= Task item =
What appears in the data must be reproduced exactly.

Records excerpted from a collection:
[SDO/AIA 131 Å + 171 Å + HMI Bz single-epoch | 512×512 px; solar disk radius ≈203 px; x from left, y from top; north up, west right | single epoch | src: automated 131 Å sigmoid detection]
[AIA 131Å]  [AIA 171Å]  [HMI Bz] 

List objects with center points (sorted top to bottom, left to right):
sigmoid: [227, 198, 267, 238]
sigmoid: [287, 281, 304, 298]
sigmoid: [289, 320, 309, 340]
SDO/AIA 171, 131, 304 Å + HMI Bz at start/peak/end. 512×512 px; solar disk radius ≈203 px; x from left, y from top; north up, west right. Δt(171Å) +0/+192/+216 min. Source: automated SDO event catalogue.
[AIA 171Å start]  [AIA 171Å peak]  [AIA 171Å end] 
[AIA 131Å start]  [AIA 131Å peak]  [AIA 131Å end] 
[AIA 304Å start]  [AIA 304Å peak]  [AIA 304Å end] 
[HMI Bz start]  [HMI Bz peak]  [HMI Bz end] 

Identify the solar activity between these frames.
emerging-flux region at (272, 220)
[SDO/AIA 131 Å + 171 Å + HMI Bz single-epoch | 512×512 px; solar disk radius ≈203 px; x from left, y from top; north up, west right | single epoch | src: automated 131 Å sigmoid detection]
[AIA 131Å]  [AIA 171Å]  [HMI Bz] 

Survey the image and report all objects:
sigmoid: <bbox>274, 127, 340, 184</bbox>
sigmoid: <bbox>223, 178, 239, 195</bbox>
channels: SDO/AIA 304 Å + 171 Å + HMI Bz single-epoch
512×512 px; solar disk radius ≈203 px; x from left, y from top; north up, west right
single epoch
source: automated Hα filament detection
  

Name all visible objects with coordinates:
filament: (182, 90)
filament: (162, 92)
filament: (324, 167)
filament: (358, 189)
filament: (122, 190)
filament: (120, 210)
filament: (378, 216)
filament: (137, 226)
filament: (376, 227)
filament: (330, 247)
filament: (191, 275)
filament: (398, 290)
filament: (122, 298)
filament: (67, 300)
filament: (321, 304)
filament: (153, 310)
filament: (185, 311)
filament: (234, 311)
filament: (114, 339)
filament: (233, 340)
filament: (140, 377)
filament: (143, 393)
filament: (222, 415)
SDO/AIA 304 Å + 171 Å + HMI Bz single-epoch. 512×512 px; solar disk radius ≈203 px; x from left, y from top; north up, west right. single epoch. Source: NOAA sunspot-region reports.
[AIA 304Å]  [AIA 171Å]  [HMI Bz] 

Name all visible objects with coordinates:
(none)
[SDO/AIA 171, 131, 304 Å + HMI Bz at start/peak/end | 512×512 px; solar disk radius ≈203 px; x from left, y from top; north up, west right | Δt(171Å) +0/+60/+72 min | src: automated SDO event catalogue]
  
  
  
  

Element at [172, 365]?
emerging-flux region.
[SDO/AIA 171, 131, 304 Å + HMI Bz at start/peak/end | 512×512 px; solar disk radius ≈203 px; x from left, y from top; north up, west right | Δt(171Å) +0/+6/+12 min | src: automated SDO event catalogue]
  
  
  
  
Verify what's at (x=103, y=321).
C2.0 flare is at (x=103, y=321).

= Written answer =
[SDO/AIA 131 Å + 171 Å + HMI Bz single-epoch | 512×512 px; solar disk radius ≈203 px; x from left, y from top; north up, west right | single epoch | src: automated 131 Å sigmoid detection]
[AIA 131Å]  [AIA 171Å]  [HMI Bz] 

List objects with center points (sorted top to bottom, left to right):
sigmoid: [227, 198, 267, 238]
sigmoid: [287, 281, 304, 298]
sigmoid: [289, 320, 309, 340]
SDO/AIA 171, 131, 304 Å + HMI Bz at start/peak/end. 512×512 px; solar disk radius ≈203 px; x from left, y from top; north up, west right. Δt(171Å) +0/+192/+216 min. Source: automated SDO event catalogue.
[AIA 171Å start]  [AIA 171Å peak]  [AIA 171Å end] 
[AIA 131Å start]  [AIA 131Å peak]  [AIA 131Å end] 
[AIA 304Å start]  [AIA 304Å peak]  [AIA 304Å end] 
[HMI Bz start]  [HMI Bz peak]  [HMI Bz end] 

Identify the solar activity between these frames.
emerging-flux region at (272, 220)
[SDO/AIA 131 Å + 171 Å + HMI Bz single-epoch | 512×512 px; solar disk radius ≈203 px; x from left, y from top; north up, west right | single epoch | src: automated 131 Å sigmoid detection]
[AIA 131Å]  [AIA 171Å]  [HMI Bz] 

Survey the image and report all objects:
sigmoid: <bbox>274, 127, 340, 184</bbox>
sigmoid: <bbox>223, 178, 239, 195</bbox>
channels: SDO/AIA 304 Å + 171 Å + HMI Bz single-epoch
512×512 px; solar disk radius ≈203 px; x from left, y from top; north up, west right
single epoch
source: automated Hα filament detection
  

Name all visible objects with coordinates:
filament: (182, 90)
filament: (162, 92)
filament: (324, 167)
filament: (358, 189)
filament: (122, 190)
filament: (120, 210)
filament: (378, 216)
filament: (137, 226)
filament: (376, 227)
filament: (330, 247)
filament: (191, 275)
filament: (398, 290)
filament: (122, 298)
filament: (67, 300)
filament: (321, 304)
filament: (153, 310)
filament: (185, 311)
filament: (234, 311)
filament: (114, 339)
filament: (233, 340)
filament: (140, 377)
filament: (143, 393)
filament: (222, 415)
SDO/AIA 304 Å + 171 Å + HMI Bz single-epoch. 512×512 px; solar disk radius ≈203 px; x from left, y from top; north up, west right. single epoch. Source: NOAA sunspot-region reports.
[AIA 304Å]  [AIA 171Å]  [HMI Bz] 

Name all visible objects with coordinates:
(none)
[SDO/AIA 171, 131, 304 Å + HMI Bz at start/peak/end | 512×512 px; solar disk radius ≈203 px; x from left, y from top; north up, west right | Δt(171Å) +0/+60/+72 min | src: automated SDO event catalogue]
  
  
  
  

Element at [172, 365]?
emerging-flux region.
[SDO/AIA 171, 131, 304 Å + HMI Bz at start/peak/end | 512×512 px; solar disk radius ≈203 px; x from left, y from top; north up, west right | Δt(171Å) +0/+6/+12 min | src: automated SDO event catalogue]
  
  
  
  
Verify what's at (x=103, y=321).
C2.0 flare is at (x=103, y=321).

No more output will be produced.